# WHAT TO PRODUCE:
Across all entries below, how many lines include "over"? Only the number, please.

# DATA SHOWN:

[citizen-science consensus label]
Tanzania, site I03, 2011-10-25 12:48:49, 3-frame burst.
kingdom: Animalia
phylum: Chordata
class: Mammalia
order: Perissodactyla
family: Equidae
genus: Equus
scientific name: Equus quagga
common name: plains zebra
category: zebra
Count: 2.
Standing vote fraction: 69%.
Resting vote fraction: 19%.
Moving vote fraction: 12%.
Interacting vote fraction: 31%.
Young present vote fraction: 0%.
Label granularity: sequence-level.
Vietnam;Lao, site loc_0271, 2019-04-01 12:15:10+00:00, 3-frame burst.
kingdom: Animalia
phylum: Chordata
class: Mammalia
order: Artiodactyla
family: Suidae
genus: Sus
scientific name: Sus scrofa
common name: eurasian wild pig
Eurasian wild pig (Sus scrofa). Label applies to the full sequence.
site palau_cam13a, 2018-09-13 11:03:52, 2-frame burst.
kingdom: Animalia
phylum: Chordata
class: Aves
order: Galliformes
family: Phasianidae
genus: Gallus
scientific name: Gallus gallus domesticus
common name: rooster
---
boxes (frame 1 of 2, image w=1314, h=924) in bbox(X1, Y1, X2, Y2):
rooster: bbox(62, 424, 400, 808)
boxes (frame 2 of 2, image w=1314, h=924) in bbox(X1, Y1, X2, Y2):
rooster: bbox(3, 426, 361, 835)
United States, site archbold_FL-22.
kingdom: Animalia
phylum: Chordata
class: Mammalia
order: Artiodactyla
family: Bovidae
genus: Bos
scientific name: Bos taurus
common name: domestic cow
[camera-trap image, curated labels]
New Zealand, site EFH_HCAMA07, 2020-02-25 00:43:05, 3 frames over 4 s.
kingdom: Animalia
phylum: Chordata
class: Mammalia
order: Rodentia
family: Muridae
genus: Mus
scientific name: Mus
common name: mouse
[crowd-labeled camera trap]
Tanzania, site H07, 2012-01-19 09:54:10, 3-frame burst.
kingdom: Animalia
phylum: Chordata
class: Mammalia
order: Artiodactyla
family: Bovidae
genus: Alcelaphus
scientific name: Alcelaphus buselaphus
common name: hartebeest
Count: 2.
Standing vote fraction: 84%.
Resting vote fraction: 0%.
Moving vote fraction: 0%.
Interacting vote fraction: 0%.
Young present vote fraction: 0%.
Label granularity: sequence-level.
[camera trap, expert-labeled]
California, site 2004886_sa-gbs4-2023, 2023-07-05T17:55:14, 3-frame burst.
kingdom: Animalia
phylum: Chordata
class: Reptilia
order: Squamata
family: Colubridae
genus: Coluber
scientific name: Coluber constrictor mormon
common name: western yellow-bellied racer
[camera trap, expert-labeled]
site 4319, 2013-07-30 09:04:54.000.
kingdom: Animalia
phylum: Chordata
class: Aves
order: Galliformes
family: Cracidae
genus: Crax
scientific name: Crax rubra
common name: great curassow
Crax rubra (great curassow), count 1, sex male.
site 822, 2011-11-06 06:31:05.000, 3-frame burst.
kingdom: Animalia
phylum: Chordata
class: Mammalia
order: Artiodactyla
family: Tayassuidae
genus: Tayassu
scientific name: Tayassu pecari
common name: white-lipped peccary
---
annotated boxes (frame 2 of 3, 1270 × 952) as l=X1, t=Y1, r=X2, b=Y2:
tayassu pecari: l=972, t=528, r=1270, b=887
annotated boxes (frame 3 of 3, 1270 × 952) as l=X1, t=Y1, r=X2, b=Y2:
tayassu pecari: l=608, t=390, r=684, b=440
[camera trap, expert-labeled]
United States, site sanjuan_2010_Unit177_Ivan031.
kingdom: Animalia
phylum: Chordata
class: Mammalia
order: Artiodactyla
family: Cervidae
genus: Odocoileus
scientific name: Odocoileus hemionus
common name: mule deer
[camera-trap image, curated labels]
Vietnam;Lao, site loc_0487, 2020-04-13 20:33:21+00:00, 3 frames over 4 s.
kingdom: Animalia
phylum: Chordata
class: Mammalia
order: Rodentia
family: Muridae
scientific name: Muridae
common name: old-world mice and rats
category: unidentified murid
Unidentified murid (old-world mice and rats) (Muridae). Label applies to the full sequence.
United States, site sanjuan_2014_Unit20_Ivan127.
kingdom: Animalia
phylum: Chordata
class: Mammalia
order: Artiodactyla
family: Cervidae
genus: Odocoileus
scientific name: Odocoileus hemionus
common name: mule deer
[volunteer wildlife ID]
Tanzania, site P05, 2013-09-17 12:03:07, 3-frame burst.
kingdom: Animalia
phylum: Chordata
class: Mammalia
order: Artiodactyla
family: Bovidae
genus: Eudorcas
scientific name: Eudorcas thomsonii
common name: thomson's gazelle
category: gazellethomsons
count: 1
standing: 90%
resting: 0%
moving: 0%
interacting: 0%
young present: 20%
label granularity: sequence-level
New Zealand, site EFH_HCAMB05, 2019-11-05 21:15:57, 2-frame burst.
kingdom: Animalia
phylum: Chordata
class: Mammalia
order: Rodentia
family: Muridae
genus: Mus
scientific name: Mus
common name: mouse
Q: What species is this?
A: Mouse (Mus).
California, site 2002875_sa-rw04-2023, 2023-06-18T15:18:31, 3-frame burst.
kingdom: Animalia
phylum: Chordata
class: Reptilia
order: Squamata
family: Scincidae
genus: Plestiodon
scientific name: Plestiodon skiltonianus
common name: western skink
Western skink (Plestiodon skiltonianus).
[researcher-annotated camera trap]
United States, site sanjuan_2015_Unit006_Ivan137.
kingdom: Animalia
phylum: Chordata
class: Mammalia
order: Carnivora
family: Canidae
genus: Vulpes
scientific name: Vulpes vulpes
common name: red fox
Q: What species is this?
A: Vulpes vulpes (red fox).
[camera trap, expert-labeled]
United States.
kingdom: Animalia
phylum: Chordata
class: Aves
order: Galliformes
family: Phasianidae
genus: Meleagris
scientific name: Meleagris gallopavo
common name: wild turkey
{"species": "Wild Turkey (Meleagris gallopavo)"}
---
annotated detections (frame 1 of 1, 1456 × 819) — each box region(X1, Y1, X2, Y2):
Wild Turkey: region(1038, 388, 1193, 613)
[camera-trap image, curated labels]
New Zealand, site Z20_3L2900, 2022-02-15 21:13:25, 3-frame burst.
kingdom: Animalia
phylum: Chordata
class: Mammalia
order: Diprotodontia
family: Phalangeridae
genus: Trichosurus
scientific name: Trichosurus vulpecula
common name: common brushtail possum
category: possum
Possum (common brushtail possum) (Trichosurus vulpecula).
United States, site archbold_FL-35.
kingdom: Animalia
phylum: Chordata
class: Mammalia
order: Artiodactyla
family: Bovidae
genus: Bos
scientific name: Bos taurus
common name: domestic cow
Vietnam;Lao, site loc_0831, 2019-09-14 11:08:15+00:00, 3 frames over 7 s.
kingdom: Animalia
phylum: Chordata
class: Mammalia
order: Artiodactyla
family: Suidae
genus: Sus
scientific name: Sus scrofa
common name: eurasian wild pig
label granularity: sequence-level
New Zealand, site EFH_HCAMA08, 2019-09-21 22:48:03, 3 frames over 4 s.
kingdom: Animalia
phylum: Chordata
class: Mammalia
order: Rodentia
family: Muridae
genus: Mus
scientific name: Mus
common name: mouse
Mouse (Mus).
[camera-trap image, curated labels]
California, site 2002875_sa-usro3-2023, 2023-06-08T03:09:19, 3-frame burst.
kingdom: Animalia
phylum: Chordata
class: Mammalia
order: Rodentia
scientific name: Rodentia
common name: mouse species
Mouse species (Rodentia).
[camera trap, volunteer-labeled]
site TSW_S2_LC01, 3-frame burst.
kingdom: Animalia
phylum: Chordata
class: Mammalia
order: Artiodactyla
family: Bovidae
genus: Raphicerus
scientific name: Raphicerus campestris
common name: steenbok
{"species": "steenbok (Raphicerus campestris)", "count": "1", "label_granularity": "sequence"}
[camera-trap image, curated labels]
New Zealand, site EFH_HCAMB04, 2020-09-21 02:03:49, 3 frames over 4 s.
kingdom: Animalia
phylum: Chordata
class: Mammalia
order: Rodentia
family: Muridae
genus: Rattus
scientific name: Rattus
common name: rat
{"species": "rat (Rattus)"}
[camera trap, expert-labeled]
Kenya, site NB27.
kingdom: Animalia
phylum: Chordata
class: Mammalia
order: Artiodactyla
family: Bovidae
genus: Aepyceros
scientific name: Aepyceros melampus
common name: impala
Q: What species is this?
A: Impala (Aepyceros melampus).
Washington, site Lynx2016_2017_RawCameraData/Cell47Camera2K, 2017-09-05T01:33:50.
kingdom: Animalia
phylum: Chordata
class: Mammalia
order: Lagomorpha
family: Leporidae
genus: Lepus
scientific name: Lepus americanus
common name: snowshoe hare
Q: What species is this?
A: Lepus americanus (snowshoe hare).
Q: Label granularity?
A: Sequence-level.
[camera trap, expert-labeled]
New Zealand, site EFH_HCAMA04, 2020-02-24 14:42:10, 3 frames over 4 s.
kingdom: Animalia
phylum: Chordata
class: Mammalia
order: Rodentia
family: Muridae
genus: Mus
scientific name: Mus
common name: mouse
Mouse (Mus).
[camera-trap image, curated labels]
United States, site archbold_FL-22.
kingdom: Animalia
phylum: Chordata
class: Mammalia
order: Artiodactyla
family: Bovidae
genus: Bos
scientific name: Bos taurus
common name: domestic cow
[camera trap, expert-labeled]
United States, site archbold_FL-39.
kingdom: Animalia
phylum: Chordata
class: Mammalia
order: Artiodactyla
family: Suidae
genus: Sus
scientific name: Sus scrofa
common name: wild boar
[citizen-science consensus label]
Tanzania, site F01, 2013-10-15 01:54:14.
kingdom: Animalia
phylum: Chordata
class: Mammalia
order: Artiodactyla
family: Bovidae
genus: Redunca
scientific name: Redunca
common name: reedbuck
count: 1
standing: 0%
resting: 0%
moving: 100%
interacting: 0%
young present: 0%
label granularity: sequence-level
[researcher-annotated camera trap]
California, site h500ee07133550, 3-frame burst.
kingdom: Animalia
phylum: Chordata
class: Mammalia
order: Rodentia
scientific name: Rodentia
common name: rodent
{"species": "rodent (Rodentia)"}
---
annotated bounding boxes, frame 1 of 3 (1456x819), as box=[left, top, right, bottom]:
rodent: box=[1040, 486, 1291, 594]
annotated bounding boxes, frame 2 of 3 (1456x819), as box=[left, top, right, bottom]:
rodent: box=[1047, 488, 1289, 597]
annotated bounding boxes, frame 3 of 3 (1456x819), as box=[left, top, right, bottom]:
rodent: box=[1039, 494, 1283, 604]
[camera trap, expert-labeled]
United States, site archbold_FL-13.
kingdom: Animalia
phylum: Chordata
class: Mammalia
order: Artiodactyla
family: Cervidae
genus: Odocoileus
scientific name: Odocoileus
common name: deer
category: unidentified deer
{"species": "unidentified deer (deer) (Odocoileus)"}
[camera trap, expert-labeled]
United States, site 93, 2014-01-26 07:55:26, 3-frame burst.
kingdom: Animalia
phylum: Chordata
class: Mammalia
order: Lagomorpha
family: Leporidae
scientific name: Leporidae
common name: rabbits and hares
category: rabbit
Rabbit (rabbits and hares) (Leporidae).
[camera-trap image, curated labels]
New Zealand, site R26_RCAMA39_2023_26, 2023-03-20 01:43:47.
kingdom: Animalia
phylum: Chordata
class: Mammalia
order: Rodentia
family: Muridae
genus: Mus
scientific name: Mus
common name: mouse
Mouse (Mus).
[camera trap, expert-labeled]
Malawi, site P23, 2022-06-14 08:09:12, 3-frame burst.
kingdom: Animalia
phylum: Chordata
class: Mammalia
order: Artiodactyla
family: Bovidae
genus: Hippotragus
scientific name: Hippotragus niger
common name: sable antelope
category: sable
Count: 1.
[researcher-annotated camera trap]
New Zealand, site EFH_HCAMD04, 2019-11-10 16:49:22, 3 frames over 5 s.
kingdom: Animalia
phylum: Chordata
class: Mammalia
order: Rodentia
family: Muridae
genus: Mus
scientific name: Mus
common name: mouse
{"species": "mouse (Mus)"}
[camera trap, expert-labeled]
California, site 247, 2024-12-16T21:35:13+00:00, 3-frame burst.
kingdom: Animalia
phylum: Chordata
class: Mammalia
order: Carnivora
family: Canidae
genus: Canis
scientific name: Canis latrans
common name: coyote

# TASK RESPONSE:
7